Bergische Morgenpost Wermelskirchen/Hückeswagen/Radevormwald
An Etaples Strand polarisieren die putzigen Seehunde.
Sie sind ständige Besucher am Strand von Hückeswagens Partnerstadt. Doch nicht alle sehen in ihnen willkommene Gäste.
ETAPLES Sie liegen faul im Sand an der Sonne, lassen ihr Fell im Wind trocknen und beäugen jeden Zweibeiner freundlich und aufmerksam: Seehunde am Ufer der Canche. Wer hier, vom Strand Le Touqets kommend, das bei Ebbe hunderte Meter breite Watt bis zur Flussmündung durchwandert, kann hier nicht selten eine Kolonie dieser Tiere beobachten. Zudem passiert es beim Bad im Meer durchaus, dass nur wenige Meter entfernt ein runder Kopf mit noch runderen Augen aus dem Wasser auftaucht und den menschlichen Fremdling im Revier mustert.
Seehunde sind wenig scheu und gelten als äußerst neugierig. Allerdings sollte der Mensch sie nicht aufstöbern, da es dann vorkommt, dass die Muttertiere ihre Jungen bei der Flucht verlieren und sie als „Heuler“zurücklassen.
Weil an der Côte d’Opale die Qualität des Wassers und überhaupt die
Intaktheit der Umwelt bemerkenswert gut ist, ziehen die Meeressäugetiere aus den Weiten des Nordatlantiks bis nach zu Hückeswagens Partnerstadt in ihren südlichsten Lebensraum. Sie rasten in den Buchten der Canche, an der Authie im benachbarten Berck und im riesigen Becken der Somme.

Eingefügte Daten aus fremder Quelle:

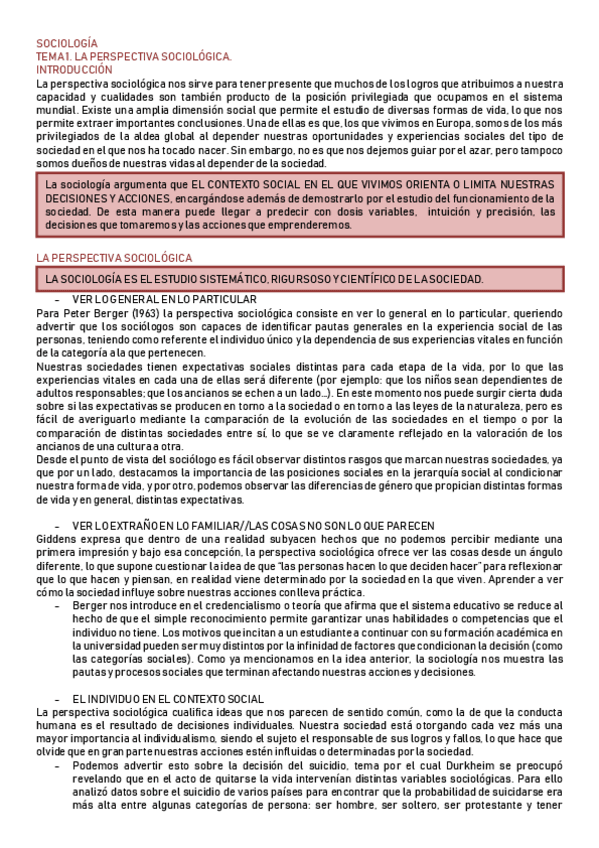 SOCIOLOGÍA
TEMA 1. LA PERSPECTIVA SOCIOLÓGICA.
INTRODUCCIÓN

La perspectiva sociológica nos sirve para tener presente que muchos de los logros que atribuimos a nuestra capacidad y cualidades son también producto de la posición privilegiada que ocupamos en el sistema mundial. Existe una amplia dimensión social que permite el estudio de diversas formas de vida, lo que nos permite extraer importantes conclusiones. Una de ellas es que, los que vivimos en Europa, somos de los más privilegiados de la aldea global al depender nuestras oportunidades y experiencias sociales del tipo de sociedad en el que nos ha tocado nacer. Sin embargo, no es que nos dejemos guiar por el azar, pero tampoco somos dueños de nuestras vidas al depender de la sociedad.

La sociología argumenta que EL CONTEXTO SOCIAL EN EL QUE VIVIMOS ORIENTA O LIMITA NUESTRAS DECISIONES Y ACCIONES, encargándose además de demostrarlo por el estudio del funcionamiento de la sociedad. De esta manera puede llegar a predecir con dosis variables, intuición y precisión, las decisiones que tomaremos y las acciones que emprenderemos.

LA PERSPECTIVA SOCIOLÓGICA

LA SOCIOLOGÍA ES EL ESTUDIO SISTEMÁTICO, RIGURSOSO Y CIENTÍFICO DE LA SOCIEDAD.

– VER LO GENERAL EN LO PARTICULAR

Para Peter Berger (1963) la perspectiva sociológica consiste en ver lo general en lo particular, queriendo advertir que los sociólogos son capaces de identificar pautas generales en la experiencia social de las personas, teniendo como referente el individuo único y la dependencia de sus experiencias vitales en función de la categoría a la que pertenecen.

Nuestras sociedades tienen expectativas sociales distintas para cada etapa de la vida, por lo que las experiencias vitales en cada una de ellas será diferente (por ejemplo: que los niños sean dependientes de adultos responsables; que los ancianos se echen a un lado…). En este momento nos puede surgir cierta duda sobre si las expectativas se producen en torno a la sociedad o en torno a las leyes de la naturaleza, pero es fácil de averiguarlo mediante la comparación de la evolución de las sociedades en el tiempo o por la comparación de distintas sociedades entre sí, lo que se ve claramente reflejado en la valoración de los ancianos de una cultura a otra.

Desde el punto de vista del sociólogo es fácil observar distintos rasgos que marcan nuestras sociedades, ya que por un lado, destacamos la importancia de las posiciones sociales en la jerarquía social al condicionar nuestra forma de vida, y por otro, podemos observar las diferencias de género que propician distintas formas de vida y en general, distintas expectativas.

– VER LO EXTRAÑO EN LO FAMILIAR//LAS COSAS NO SON LO QUE PARECEN

Giddens expresa que dentro de una realidad subyacen hechos que no podemos percibir mediante una primera impresión y bajo esa concepción, la perspectiva sociológica ofrece ver las cosas desde un ángulo diferente, lo que supone cuestionar la idea de que "las personas hacen lo que deciden hacer" para reflexionar que lo que hacen y piensan, en realidad viene determinado por la sociedad en la que viven. Aprender a ver cómo la sociedad influye sobre nuestras acciones conlleva práctica.

– Berger nos introduce en el credencialismo o teoría que afirma que el sistema educativo se reduce al hecho de que el simple reconocimiento permite garantizar unas habilidades o competencias que el individuo no tiene. Los motivos que incitan a un estudiante a continuar con su formación académica en la universidad pueden ser muy distintos por la infinidad de factores que condicionan la decisión (como las categorías sociales). Como ya mencionamos en la idea anterior, la sociología nos muestra las pautas y procesos sociales que terminan afectando nuestras acciones y decisiones.

– EL INDIVIDUO EN EL CONTEXTO SOCIAL

La perspectiva sociológica cualifica ideas que nos parecen de sentido común, como la de que la conducta humana es el resultado de decisiones individuales. Nuestra sociedad está otorgando cada vez más una mayor importancia al individualismo, siendo el sujeto el responsable de sus logros y fallos, lo que hace que olvide que en gran parte nuestras acciones estén influidas o determinadas por la sociedad.

– Podemos advertir esto sobre la decisión del suicidio, tema por el cual Durkheim se preocupó revelando que en el acto de quitarse la vida intervenían distintas variables sociológicas. Para ello analizó datos sobre el suicidio de varios países para encontrar que la probabilidad de suicidarse era más alta entre algunas categorías de persona: ser hombre, ser soltero, ser protestante y tener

Diese Flächen gehören zu den 15 französischen maritimen Naturparks.
Die Seehunde sind geschützt, denn ihre Spezies gilt als gefährdet. Im vorigen Sommer haben Meeresbiologen der Universität La Rochelle auf dem Rücken jedes Tieres GPS-Sonden befestigt, um ihr Wanderverhalten zu erkunden. Manche Arten erwiesen sich als sesshaft und blieben in den Buchten der Opal-Küste, andere wurden jenseits des Ärmelkanals auf den Sandbänken in der Themsemündung gesichtet.
Die Mannschaft der „Septentrione“, eines in Boulogne-sur-Mer eigens zu Patrouillenzwecken ausgerüsteten Bootes, kreuzt vor der Kanalküste und untersucht Veränderungen im Meer, wobei Wasser und Bodenproben ausgewertet werden. Dadurch soll mehr Kenntnis über die hiesige Fauna und Flora
gewonnen werden und das Ökosystem vor fremden Eingriffen geschützt werden, aber man möchte auch Lösungen für eine nachhaltige Nutzung der Meeresressourcen finden. Besonders dieses Ziel ist wichtig, weil die Seehunde nicht von jedem so gern gesehen werden, wie dies bei den Wattwanderungen der Badegäste der Fall ist.
Denn wie die Kormorane sind die Robben Räuber, die weder Fischnoch Muschelfleisch verachten. Sie vermehren sich gut, da sie keine Fressfeinde haben. Die Sorge oder auch die Wut all jener, die sich ebenfalls vom Meer ernähren, wächst: Das sind die professionellen Fischer, Anglervereine und jene Sorte Mensch, die sich unverdrossen bei Ebbe ins Watt aufmacht und aus dem Meeresboden Muscheln und anderes Getier ausbuddelt, von den Franzosen „pêcheur à pied“genannt. Ein empörter Angler konnte mit Videoaufnahmen nachweisen, dass ein Seehund die Canche
an Etaples-sur-Mer vorbei flussaufwärts geschwommen und auf der Höhe des zehn Kilometer entfernten Montreuil erblickt worden war.
So kommen seit Jahren neue Sorgen auf die Fischereiwirtschaft zu: Da ist das Dauerthema Brexit, bei dem zwischen Franzosen und Engländern immer noch nicht Fanggründe und Fangquoten geklärt sind. Und es mehren sich die Proteste von Fischer- und Tourismusverbänden gegen die riesigen, in den Buchten der Côte d’Opale geplanten Windkraftparks. Hier, so die Befürchtungen, werde der Meeresboden mit Fundamenten zubetoniert und überdies die Aussicht verschandelt.
Und schließlich sind da die fresslustigen Ankömmlinge aus dem Meer, die auf der Sandbank ruhend ihre Gäste vom Land beäugen. Doch bei allem Verdruss: Gibt es nicht ein schöneres Postkartenmotiv als einen Seehund mit blanken Kulleraugen?